The "L" columns denote latency. "T" columns denote throughput. This has to do with the processor's ability to handle multiple instructions in parallell. Sandybridge can issue one 32-bit multiplication every other cycle or one 64-bit every cycle. For K10 the corresponding throughput is reversed.
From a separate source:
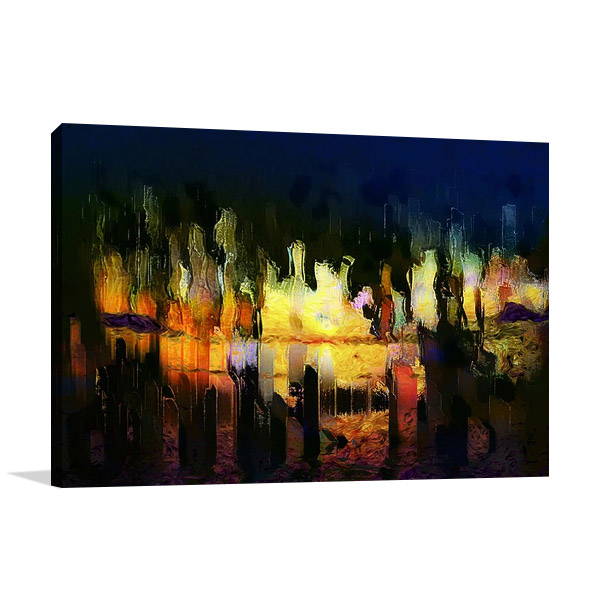 Digital City Abstraction Wall Print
For divisions the K10 needs to complete the entire sequence before it may begin another. I suspect it is the same for Sandybridge.
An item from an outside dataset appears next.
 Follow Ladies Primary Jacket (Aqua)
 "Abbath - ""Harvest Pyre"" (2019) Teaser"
Using the K10 as an example it means that during the cycles required for a 32-bit division (45) the same number (45) of multiplications can be issued and the next-to-last and last one of these will complete one and two clock cycles after the division has completed. A LOT of work can be performed in 45 multiplications.
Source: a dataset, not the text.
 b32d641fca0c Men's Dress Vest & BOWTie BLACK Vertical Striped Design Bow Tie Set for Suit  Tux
It is also interesting to note that divs have become less efficient with the evolution from K8-K9 to K10: from 39 to 45 and 71 to 77 clock cycles for 32- and 64-bit.
Granlund's page at gmplib.org and at the Royal Institute of Technology in Stockholm contain more goodies, some of which have been incorporated into the gcc compiler.
As #James mentioned, let the compiler simplify it for you. If n is a constant, any decent compiler is able to recognize the pattern and change it to a more efficient equivalent.
For example, the code
#include <stdio.h>
int main() {
size_t x;
scanf("%u\n", &x);
__asm__ volatile ("nop;nop;nop;nop;nop;");
const char* volatile foo = (x%3 == 0) ? "yes" : "no";
__asm__ volatile ("nop;nop;nop;nop;nop;");
printf("%s\n", foo);
return 0;
}
compiled with g++-4.5 -O3, the relevant part of x%3 == 0 will become
mov rcx,QWORD PTR [rbp-0x8] # rbp-0x8 = &x
mov rdx,0xaaaaaaaaaaaaaaab
mov rax,rcx
mul rdx
lea rax,"yes"
shr rdx,1
lea rdx,[rdx+rdx*2]
cmp rcx,rdx
lea rdx,"no"
cmovne rax,rdx
mov QWORD PTR [rbp-0x10],rax
which, translated back to C code, means
(hi64bit(x * 0xaaaaaaaaaaaaaaab) / 2) * 3 == x ? "yes" : "no"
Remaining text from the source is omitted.